Die Sitzfläche nach unten geklappt?!!


    Sowas habe ich zum Glück noch nicht probiert.


    Und das mit dem Beine festkletten war ja wohl eher ein Scherz, oder etwa nicht?


    Erinnert irgendwie an einen Zwangsstand für Pferde und Kühe. :(v

    @ The Dreamer,

    meinst Du Eingriffe in Narkose?


    Oder auch bei sonst irgendwelchen eher schmerzhaften Maßnahmen zum Schutz des Behandlers vor spontanen Reaktionen der Patientin?
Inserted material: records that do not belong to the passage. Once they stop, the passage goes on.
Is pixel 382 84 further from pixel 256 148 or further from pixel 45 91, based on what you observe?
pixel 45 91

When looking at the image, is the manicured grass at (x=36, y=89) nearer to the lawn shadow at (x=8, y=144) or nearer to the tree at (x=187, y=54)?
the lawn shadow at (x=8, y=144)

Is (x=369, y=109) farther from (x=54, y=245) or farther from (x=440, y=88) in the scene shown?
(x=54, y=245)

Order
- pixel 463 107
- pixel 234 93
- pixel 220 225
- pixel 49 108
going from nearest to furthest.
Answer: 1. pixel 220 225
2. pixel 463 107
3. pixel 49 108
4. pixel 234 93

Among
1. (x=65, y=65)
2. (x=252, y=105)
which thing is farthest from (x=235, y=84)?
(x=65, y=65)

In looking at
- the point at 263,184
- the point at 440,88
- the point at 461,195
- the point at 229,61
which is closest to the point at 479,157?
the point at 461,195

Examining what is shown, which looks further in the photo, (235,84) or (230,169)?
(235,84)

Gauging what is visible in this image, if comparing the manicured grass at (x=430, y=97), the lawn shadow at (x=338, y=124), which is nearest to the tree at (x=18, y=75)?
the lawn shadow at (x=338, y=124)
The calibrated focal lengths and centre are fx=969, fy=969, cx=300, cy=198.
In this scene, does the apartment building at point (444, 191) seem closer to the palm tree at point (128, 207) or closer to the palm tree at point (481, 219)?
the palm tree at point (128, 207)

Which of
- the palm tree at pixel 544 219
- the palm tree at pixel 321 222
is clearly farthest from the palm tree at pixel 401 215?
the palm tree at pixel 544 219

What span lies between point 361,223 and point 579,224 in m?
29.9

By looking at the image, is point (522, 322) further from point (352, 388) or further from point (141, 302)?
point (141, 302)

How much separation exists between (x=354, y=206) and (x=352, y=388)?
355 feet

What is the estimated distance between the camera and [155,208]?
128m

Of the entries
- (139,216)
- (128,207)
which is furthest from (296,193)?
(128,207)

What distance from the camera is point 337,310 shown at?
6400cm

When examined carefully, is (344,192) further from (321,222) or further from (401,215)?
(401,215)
    Weiß ja nicht. Meinen Zahnarzt habe ich auch ohne Mundkeil noch nicht gebissen, wenn das Bohren wehtat, und Menschenbisse sind bestimmt gefährlicher als ein Paar zusammengeklemmter Beine. ;-D


    Agesehen davon kann frau sich bei entsprechender Vorbereitung und Information sicher auch beherrschen.

    Hm,


    hier in England gibt es garkeinen Stuhl, da legt man sich auf die Liege und zieht die Beine an.... auch nicht besonders komfortabel und angewaermte Spatulae gibt es auch keine.... daran kann man mal wieder sehen, wie komfortabel ihr es in Deutschland habt....;-D


    Hab mich fast weggeschmissen bei der "Ohrensesselanalogie"... danke, das hat meinen Abend gerettet!


    Caithlinn :-)

    @ Paula1

    Ja, so in etwa, bei niedergelassenen Ärzten weniger, aber im Krankenhaus.


    Die Göpel-Beinhalter sind ja gewölbt und bieten deshalb schon einen gewissen Schutz bzw. Widerstand. Die Stützen des "neuartigen" Stuhls (den gibt es seit ca. 2001) bieten dem Reflex halt keinen Widerstand. Deswegen benötigt man die Klettverschlüsse bei der Untersuchung auch nicht. Ist ja auch nicht schön.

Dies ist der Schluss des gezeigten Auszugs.